With increasing globalization, more intermixing of species from difficult zoogeographical regions have occurred, but the Western Atlantic has remained fairly isolated. For example, fishes have moved from the Indo-Pacific to the Mediterranean by way of the Suez Canal (a sea level canal), but the same has not occurred by way of the Panama Canal due to the Panama Canal’s lock system and freshwater lake at its center.
Even with the effective zoogeographical boundaries of the Americas to the west and the deep ocean to the east, some non-indigenous species have established themselves in the Western Atlantic (e.g. Zebra Mussel and the lionfish).
For many aquarists, the Western Atlantic is one of the most interesting zoogeographical regions from which tropical saltwater aquarium animals are collected. Only about two-thirds the number of fish and invertebrate families from the Indo-Pacific are found in the Western Atlantic, but the regional diversity more than makes up for less biodiversity.
Except for coral reefs in Southern Japan, nowhere else on Earth do coral reef-associated species’ ranges extend so far north. Likewise, Ascension Island to the south (home to the resplendent angelfish, Centropyge resplendens) is absolutely nothing like the Caribbean’s sandy, mangrove-fringed shorelines.

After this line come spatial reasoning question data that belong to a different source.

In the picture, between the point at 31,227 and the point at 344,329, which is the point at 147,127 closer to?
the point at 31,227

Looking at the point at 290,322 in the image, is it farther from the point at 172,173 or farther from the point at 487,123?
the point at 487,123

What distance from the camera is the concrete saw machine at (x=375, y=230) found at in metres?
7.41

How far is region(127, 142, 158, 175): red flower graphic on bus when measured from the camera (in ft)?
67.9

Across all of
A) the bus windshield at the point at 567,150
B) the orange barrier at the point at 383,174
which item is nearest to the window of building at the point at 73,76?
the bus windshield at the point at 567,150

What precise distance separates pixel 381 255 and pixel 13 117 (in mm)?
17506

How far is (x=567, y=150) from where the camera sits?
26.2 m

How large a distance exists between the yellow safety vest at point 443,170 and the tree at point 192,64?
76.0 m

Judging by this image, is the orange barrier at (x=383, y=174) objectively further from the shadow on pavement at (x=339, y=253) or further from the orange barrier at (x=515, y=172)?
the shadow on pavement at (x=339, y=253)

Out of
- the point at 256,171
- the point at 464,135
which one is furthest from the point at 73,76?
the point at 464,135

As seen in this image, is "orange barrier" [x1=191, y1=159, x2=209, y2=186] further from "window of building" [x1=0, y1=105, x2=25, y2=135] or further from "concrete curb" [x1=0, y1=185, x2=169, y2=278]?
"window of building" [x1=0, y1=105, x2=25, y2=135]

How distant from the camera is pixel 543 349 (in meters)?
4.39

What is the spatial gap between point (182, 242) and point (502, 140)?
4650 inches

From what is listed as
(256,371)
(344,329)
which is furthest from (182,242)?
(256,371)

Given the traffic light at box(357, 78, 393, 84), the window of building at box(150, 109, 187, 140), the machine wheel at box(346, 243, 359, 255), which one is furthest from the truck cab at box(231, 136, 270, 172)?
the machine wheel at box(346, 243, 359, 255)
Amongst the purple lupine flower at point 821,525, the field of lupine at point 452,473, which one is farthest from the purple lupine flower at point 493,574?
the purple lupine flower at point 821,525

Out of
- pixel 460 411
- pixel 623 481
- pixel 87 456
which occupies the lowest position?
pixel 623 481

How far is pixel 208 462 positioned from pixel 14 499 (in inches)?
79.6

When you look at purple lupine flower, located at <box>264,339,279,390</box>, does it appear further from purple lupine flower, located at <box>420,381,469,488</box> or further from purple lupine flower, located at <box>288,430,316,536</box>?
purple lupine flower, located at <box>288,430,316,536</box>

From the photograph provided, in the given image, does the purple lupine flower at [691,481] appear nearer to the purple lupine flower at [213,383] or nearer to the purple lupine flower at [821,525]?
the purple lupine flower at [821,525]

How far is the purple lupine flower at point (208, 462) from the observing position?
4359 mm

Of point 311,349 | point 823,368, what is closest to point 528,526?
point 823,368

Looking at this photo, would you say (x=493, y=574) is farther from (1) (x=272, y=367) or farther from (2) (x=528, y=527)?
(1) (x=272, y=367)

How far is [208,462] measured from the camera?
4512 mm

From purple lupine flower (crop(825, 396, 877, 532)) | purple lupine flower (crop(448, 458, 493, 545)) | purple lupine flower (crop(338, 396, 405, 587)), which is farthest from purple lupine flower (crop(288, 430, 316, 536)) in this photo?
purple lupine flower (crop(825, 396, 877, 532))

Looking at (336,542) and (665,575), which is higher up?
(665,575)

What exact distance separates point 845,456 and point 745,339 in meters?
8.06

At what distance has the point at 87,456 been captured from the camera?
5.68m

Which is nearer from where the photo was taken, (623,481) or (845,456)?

The Caribbean Sea is Home to Many Popular Aquarium Species
Despite the Western Atlantic’s geographical diversity, the region roughly defined by the Caribbean Sea is the epicenter of the Western Atlantic from the aquarist’s perspective. Popular tropical species of marine aquarium fishes such as the Black Cap Basslet (Gramma melacara), the Pearly Jawfish (Opistognathus aurifrons), and the Atlantic Blue Tang (Acanthurus coeruleus) all call the Caribbean Sea home.
Reefs in Trouble and the Role of Aquarists in Reef Conservation
Nearly 30 percent of the world’s coral reefs are found in the Caribbean Sea, but, unfortunately, many of these reefs are in trouble. Sea surface temperature change, coastal development, disease, and overfishing are all threatening this remarkable area. The future health of the Caribbean Sea will depend on education and conservation.
Marine aquarists can play a critical role in this regard. Replicating these remarkable ecosystems in their home aquaria and caring for species that have been collected in a sustainable manner is one of the best ways to heighten awareness about Caribbean reefs and the species which inhabit them.